How to complete this task — Please retype the data below from the line with "Gebraucht Ford Fusion" to the line with "Formel 1: Sebastian Vettel exklusiv", both lines included, and leave the pictures out of your answer.

Material for this task —
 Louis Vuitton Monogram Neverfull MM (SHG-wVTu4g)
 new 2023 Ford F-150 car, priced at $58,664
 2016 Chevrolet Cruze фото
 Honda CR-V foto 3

...

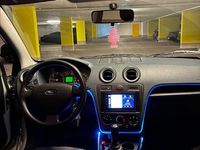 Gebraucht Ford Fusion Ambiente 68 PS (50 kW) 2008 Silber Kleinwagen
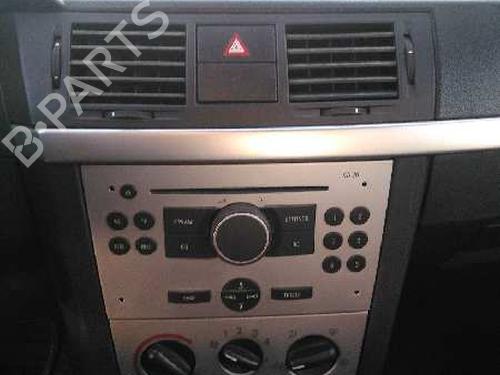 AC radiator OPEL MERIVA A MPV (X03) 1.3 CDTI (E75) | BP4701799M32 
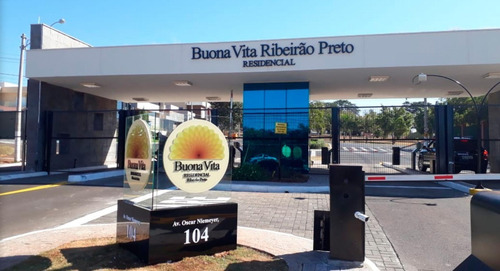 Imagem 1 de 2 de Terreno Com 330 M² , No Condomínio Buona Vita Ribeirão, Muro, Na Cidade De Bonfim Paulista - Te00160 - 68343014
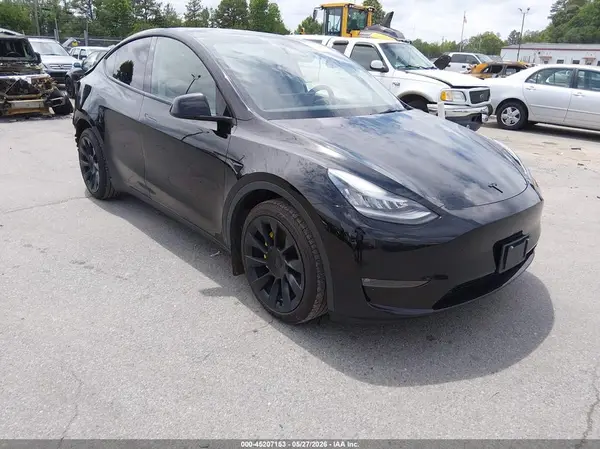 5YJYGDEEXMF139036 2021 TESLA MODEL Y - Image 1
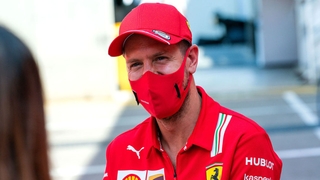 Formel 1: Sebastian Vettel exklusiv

Answer section —
 Gebraucht Ford Fusion Ambiente 68 PS (50 kW) 2008 Silber Kleinwagen
 AC radiator OPEL MERIVA A MPV (X03) 1.3 CDTI (E75) | BP4701799M32 
 Imagem 1 de 2 de Terreno Com 330 M² , No Condomínio Buona Vita Ribeirão, Muro, Na Cidade De Bonfim Paulista - Te00160 - 68343014
 5YJYGDEEXMF139036 2021 TESLA MODEL Y - Image 1
 Formel 1: Sebastian Vettel exklusiv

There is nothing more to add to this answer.